Consider the following snippet:

Integer Foo = 2;
int foo = 1;
boolean b = Foo < foo;

is < done using int or Integer? What about ==?

Upvotes: 1

Views: 220

Answers (4)

Sergey Kalinichenko
Sergey Kalinichenko

Reputation: 727077

According to JLS, 15.20.1

The type of each of the operands of a numerical comparison operator must be a type that is convertible (§5.1.8) to a primitive numeric type, or a compile-time error occurs. Binary numeric promotion is performed on the operands (§5.6.2).

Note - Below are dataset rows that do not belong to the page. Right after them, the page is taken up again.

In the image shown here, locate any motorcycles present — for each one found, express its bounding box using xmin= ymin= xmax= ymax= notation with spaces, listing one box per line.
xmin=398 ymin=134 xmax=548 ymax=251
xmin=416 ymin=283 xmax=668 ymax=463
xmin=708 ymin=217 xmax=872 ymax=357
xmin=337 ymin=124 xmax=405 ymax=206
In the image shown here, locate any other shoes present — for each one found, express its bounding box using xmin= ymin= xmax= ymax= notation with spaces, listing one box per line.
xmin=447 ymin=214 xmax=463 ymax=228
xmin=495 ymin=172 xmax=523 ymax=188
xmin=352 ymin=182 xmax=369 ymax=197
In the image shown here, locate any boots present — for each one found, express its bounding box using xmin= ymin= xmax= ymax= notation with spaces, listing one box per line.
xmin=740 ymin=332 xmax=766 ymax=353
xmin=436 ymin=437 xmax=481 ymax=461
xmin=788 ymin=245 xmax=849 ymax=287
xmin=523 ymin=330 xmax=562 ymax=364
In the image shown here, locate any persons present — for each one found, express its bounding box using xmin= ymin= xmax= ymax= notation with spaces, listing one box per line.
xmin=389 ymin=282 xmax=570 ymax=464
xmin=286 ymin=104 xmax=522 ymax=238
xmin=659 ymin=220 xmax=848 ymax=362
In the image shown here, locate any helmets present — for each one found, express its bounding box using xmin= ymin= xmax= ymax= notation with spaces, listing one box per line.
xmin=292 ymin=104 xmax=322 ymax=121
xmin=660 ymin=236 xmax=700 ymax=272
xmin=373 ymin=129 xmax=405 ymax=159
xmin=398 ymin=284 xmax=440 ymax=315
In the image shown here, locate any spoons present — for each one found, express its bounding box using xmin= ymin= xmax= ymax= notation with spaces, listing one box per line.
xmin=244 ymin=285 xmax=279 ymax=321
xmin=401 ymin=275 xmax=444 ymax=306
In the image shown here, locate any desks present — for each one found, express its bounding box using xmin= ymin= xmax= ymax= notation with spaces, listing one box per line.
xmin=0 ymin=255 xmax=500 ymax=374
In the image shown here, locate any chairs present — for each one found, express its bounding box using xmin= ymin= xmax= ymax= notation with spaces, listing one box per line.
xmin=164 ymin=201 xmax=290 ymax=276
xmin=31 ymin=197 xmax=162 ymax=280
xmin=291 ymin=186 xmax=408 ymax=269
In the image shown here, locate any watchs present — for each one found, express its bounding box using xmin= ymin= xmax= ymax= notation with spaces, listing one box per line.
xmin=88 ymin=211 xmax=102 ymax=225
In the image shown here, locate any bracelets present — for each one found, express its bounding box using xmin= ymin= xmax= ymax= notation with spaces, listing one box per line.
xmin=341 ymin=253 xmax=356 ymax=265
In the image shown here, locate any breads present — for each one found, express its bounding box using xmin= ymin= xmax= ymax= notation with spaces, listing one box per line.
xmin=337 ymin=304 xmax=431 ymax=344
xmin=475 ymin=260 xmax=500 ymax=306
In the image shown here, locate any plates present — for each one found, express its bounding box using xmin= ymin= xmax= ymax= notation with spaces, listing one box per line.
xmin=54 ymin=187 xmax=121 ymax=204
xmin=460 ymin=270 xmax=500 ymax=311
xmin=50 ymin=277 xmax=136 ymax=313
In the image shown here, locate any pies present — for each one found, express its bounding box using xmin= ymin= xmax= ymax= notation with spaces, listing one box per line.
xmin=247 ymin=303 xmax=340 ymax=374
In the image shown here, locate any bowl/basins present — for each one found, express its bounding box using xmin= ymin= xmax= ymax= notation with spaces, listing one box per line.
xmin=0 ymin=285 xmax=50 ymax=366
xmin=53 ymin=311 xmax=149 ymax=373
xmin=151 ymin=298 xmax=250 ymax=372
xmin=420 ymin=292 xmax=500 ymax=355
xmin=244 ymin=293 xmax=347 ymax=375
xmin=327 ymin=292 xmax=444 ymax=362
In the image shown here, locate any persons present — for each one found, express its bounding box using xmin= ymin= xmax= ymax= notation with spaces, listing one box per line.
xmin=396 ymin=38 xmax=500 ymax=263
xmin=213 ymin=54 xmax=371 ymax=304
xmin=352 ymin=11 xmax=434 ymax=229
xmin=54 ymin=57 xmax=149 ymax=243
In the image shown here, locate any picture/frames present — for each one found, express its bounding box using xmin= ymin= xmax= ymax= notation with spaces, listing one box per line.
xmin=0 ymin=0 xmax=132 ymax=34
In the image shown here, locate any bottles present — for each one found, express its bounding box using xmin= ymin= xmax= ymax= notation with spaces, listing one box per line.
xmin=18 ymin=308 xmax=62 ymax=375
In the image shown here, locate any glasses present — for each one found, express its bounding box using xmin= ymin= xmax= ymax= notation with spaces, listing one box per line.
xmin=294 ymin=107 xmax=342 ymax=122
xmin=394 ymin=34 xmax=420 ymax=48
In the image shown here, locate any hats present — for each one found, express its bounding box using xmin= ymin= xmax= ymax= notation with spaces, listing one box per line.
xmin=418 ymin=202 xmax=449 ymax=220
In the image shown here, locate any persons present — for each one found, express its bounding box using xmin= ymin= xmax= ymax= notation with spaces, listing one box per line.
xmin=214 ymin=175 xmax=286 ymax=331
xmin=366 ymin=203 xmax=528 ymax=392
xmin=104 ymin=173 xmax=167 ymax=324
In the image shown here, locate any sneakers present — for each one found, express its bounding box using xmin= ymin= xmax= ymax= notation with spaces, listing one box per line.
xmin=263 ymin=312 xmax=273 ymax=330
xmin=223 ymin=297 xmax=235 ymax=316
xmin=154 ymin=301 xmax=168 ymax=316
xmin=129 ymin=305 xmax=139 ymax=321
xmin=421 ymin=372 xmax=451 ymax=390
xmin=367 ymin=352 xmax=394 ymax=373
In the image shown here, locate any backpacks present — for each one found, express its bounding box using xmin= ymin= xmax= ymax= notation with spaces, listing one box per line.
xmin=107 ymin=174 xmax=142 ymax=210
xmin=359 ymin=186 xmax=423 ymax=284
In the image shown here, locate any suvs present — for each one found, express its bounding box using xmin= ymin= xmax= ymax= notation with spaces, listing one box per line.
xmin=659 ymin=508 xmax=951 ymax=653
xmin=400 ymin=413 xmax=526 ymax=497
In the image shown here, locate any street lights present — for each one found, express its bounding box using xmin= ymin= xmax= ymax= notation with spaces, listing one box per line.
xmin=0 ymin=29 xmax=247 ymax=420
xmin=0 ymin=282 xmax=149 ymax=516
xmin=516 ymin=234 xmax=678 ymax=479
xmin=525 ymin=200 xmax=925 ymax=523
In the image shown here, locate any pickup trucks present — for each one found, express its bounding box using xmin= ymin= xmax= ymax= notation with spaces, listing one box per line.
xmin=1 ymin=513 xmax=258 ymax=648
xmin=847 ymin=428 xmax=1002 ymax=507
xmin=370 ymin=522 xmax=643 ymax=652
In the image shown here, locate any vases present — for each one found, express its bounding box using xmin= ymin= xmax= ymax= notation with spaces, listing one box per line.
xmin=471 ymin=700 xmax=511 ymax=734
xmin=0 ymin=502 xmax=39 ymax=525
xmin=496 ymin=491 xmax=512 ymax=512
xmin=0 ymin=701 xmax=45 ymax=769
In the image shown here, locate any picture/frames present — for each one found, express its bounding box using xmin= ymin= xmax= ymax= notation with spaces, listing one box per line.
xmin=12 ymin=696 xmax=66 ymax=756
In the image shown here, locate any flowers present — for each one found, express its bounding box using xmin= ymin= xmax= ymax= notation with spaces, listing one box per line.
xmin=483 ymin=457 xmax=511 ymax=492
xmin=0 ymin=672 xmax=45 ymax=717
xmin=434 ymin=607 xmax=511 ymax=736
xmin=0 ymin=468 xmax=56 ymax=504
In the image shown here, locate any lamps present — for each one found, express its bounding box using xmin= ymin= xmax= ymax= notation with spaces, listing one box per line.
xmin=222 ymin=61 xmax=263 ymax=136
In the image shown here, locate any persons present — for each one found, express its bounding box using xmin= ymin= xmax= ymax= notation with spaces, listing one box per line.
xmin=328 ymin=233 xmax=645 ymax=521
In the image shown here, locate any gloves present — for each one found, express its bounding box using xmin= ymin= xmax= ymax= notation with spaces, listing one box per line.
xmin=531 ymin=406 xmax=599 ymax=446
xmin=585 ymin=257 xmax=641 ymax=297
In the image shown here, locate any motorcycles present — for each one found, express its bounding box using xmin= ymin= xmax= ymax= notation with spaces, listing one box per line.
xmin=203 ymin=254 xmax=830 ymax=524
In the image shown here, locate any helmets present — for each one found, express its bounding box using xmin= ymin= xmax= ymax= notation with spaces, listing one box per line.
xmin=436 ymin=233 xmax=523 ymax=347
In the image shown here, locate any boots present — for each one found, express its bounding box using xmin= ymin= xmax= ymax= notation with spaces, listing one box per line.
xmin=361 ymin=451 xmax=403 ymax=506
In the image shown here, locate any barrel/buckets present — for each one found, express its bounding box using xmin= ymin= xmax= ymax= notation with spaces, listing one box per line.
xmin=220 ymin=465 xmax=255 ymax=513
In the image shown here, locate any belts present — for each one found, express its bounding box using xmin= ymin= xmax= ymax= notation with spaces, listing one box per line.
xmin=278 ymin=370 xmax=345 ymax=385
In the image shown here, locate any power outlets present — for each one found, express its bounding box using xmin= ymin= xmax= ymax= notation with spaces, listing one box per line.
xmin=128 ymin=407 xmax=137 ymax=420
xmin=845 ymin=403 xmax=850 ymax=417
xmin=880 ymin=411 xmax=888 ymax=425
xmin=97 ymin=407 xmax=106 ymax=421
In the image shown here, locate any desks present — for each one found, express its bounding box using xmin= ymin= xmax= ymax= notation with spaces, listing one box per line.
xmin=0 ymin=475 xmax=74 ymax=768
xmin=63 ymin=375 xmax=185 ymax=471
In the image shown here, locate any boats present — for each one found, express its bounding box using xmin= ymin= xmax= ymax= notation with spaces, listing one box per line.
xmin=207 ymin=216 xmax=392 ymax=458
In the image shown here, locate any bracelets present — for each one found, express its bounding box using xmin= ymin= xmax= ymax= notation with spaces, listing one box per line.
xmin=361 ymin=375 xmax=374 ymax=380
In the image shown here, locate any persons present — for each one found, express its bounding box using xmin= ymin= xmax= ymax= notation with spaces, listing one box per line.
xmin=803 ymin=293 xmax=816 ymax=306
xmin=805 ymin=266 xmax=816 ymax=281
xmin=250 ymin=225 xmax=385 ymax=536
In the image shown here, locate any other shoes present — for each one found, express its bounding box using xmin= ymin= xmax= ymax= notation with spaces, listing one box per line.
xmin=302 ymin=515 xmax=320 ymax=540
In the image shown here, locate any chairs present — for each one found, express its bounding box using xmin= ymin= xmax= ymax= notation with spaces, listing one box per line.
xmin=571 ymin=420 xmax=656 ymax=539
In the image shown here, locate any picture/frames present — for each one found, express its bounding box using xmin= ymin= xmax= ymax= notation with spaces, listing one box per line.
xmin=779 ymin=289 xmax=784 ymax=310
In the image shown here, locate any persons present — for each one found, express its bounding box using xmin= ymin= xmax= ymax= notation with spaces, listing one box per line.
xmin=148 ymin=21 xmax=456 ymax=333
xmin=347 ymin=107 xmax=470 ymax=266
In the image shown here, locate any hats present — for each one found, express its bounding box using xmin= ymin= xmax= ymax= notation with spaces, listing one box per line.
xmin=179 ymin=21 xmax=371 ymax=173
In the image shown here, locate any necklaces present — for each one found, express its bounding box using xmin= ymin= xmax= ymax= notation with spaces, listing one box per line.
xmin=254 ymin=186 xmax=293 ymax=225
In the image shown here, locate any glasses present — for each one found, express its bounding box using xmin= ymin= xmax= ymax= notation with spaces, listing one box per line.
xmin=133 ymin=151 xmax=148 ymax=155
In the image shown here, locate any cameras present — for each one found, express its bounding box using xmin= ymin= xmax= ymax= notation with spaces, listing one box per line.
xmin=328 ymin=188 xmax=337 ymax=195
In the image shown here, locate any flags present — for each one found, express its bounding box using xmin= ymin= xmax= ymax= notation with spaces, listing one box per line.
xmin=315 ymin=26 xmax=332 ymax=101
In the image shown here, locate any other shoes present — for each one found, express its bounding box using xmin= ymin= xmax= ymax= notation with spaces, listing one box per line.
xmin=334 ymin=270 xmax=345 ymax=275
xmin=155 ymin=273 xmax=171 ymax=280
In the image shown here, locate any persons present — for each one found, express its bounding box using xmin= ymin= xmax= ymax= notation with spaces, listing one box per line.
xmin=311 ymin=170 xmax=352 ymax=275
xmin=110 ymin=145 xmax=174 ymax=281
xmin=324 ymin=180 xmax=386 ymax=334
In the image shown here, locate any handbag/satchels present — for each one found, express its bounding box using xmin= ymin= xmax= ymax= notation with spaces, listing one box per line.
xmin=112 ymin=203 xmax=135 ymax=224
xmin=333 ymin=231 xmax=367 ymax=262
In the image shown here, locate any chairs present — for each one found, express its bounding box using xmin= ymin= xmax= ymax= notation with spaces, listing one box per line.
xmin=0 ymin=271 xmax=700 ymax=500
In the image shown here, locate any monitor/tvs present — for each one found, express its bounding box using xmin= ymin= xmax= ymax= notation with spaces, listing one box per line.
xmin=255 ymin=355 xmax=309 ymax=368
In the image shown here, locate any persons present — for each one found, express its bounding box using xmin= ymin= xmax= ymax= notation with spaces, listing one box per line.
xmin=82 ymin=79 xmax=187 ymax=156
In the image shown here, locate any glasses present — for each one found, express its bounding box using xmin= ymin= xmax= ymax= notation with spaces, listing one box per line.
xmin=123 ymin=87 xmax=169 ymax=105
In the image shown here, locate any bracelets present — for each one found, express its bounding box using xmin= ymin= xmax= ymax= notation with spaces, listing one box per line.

Further, 5.6.2 states that

If any operand is of a reference type, it is subjected to unboxing conversion

This explains what is happening in your program: the Integer object is unboxed before the comparison is performed.

Upvotes: 3

meet thakkar
meet thakkar

Reputation: 84

The Wrapper types for primitive types in java does automatic "type casting" ( or autoboxing / unboxing) from Object to compatible primitive type. so Integer will be converted to int before passing it to comparison operators or arithmetic operators like < , > , == , = , + and - etc.

Upvotes: 0

Geralt_Encore
Geralt_Encore

Reputation: 3771

They will be done using int due to Autoboxing and Unboxing.

Upvotes: 2

Bathsheba
Bathsheba

Reputation: 234875

For all the relational operators (including therefore < and ==), if one type is the boxed analogue of the other, then the boxed type is converted to the unboxed form.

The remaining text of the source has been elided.